Sum of lower incisors=23.1 mm. So for lower incisor width of 23.1 mm, following are the values according to Tanaka Johnston and Moyer’s mixed dentition analyses.
Tanaka Johnston Analysis: Table 2;
Arch | Predicted width of canine and premolars (X) | Width of premolars (Y) | Estimated canine width (X-Y) | ||
---|---|---|---|---|---|
Right | Left | Right | Left | ||
Upper (mm) | 22.55 | 12.5 | 13 | 10.05 | 9.55 |
Lower (mm) | 22.05 | 13.3 | 13.3 | 8.75 | 8.75 |
Table 2: Tanaka Johnston Analysis.
Moyer’s mixed dentition analysis at 75 percentile: Table 3;
Arch | Predicted width of canine and premolars at 75 percentile (X) | Width of premolars (Y) | Estimated canine width (X-Y) | ||
---|---|---|---|---|---|
Right | Left | Right | Left | ||
Upper (mm) | 21.3 | 12.5 | 13 | 8.8 | 8.3 |
Lower (mm) | 21.3 | 13.3 | 13.3 | 8 | 8 |
Table 3: Moyer’s mixed dentition analysis at 75 percentile.
Moyer’s mixed dentition analysis at 50 percentile: Table 4;
Arch | Predicted width of canine and premolars at 50 percentile (X) | Width of premolars (Y) | Estimated canine width (X-Y) | ||
---|---|---|---|---|---|
Right | Left | Right | Left | ||
Upper (mm) | 20.6 | 12.5 | 13 | 8.1 | 7.6 |
Lower (mm) | 20.5 | 13.3 | 13.3 | 7.2 | 7.2 |
Table 4: Moyer’s mixed dentition analysis at 50 percentile.
Then taking means of these values, we can consider the width of canine for the Bolton’s analysis (Table 5).
Analysis | Upper Right canine (13) | Upper Left canine (23) | Lower right canine (43) | Lower left canine (33) |
---|---|---|---|---|
Tanaka Johnston | 10.05 | 9.55 | 8.75 | 8.75 |
Moyers (75) | 8.8 | 8.3 | 8 | 8 |
Moyer’s (50) | 8.1 | 7.6 | 7.2 | 7.2 |
Mean | 8.98 | 8.48 | 7.98 | 7.98 |
Table 5: The Bolton’s analysis.
Thereby, using these values for Bolton’s analysis, the inter-arch tooth discrepancy could be calculated.
As this method is a mathematical calculation and mathematics doesn’t need any proof.
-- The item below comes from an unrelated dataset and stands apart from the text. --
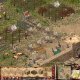 Stronghold Crusader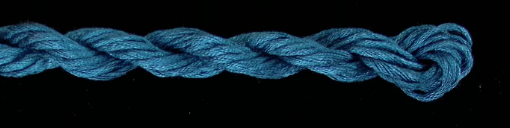 Soie Cristale by Enriched Threads 4012-8125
It’s an exact principle, which never changes. Therefore, the reliability need not be necessary but still out of curiosity we have used this analysis in 140 patients with all the teeth present in the arches, and we have calculated the width of canine using this formula. The values were approximately the same as that of the original canine width with a difference of less than 0.5 mm, which proves the reliability of this method and formula.
- In cases with missing tooth.
- Cases with impacted tooth.
- In cases with gross crowding along with unerupted teeth.
- It helps as a guiding path in the estimation of inter-arch discrepancy.
- Has a futuristic view for the malocclusion correction.
- Helps to predict and plan the extraction pattern.
- In case of replacement, gives us the estimated size of tooth to be replaced.
- Though approximately correct, but exact values are not always necessarily calculated.